Generally, instructions are from http://www.stata.com/manuals13/dodbc.pdf
Set Up and Test ODBC Connector
Create a .odbc.ini file and test connectivity per the instructions at the top of this page.
Testing Stata to MariaDB Connectivity
Now you’re ready to test connectivity from within Stata.
$ qrsh stata
___ ____ ____ ____ ____ (R)
/__ / ____/ / ____/
___/ / /___/ / /___/ 14.0 Copyright 1985-2015 StataCorp LP
Statistics/Data Analysis StataCorp
4905 Lakeway Drive
Special Edition College Station, Texas 77845 USA
800-STATA-PC http://www.stata.com
979-696-4600 stata@stata.com
979-696-4601 (fax)
20-user Stata network perpetual license:
Serial number: 401406203416
Licensed to: The Wharton School
University of Pennsylvania
Notes:
1. Stata is running in batch mode.
2. Unicode is supported; see help unicode_advice.

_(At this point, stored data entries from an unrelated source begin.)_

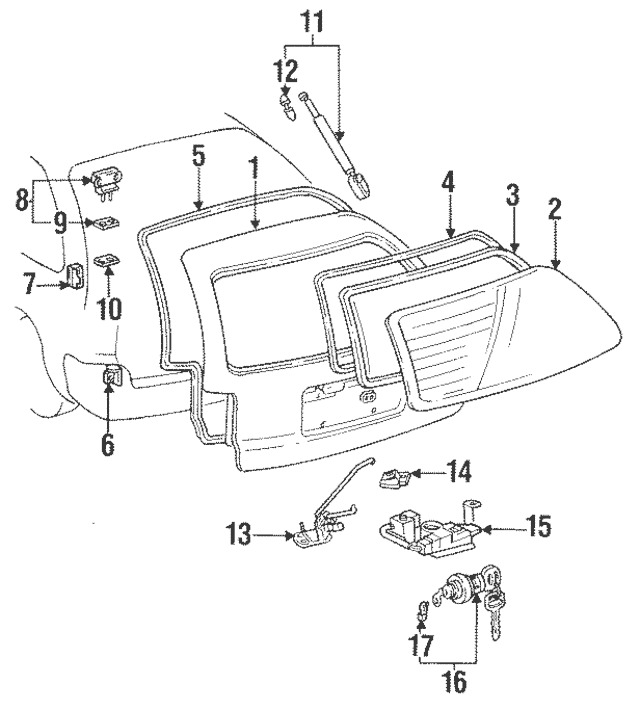 11
12
5
1
4
3
2
8
9
7
10
6
14
13
15
17
16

3. Maximum number of variables is set to 5000; see help set_maxvar.
. set odbcmgr unixodbc
set odbcmgr unixodbc
UPDATED DEMO COMING SOON
. odbc load, exec("select * from tls801_country") noquote dsn(patstat2015b)

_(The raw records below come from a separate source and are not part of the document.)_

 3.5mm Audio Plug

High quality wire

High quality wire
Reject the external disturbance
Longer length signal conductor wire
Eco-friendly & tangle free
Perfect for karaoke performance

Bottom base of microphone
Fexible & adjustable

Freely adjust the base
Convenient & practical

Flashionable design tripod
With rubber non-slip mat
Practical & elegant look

odbc load, exec("select * from tls801_country") noquote dsn(patstat2015b)
. describe
describe
Contains data
obs: 234
vars: 9
size: 21,060
-------------------------------------------------------------------------------
storage display value
variable name type format label variable label
-------------------------------------------------------------------------------
ctry_code str2 %9s
iso_alpha3 str3 %9s
st3_name str59 %59s
state_indicator str1 %9s
continent str21 %21s
eu_member str1 %9s
epo_member str1 %9s
oecd_member str1 %9s
discontinued str1 %9s
-------------------------------------------------------------------------------
Sorted by:
Note: Dataset has changed since last saved.
. list ctry_code
list ctry_code
+----------+
| ctry_c~e |
|----------|
1. | |
2. | AD |
3. | AE |
4. | AF |
5. | AG |
...
MariaDB and SAS
For an overview of SAS/ACCESS Interface for MariaDB, see the appropriate SAS Documentation
A Wharton HPC and WRDS specific example — put some SAS data in MySQL:
* query WRDS and use SAS/ACCESS Interface to MariaDB to create a MariaDB table *; libname optionm '/wrds/optionm/sasdata'; libname mysqllib mysql server='hpcc-sql' database='USERNAME' user='USERNAME' password='MYMYSQLPASSWORD'; proc sql; create table mysqllib.sastest as select year(date)*10000+month(date)*100+day(date) as datenum, a.days, a.rate from optionm.zerocd as a;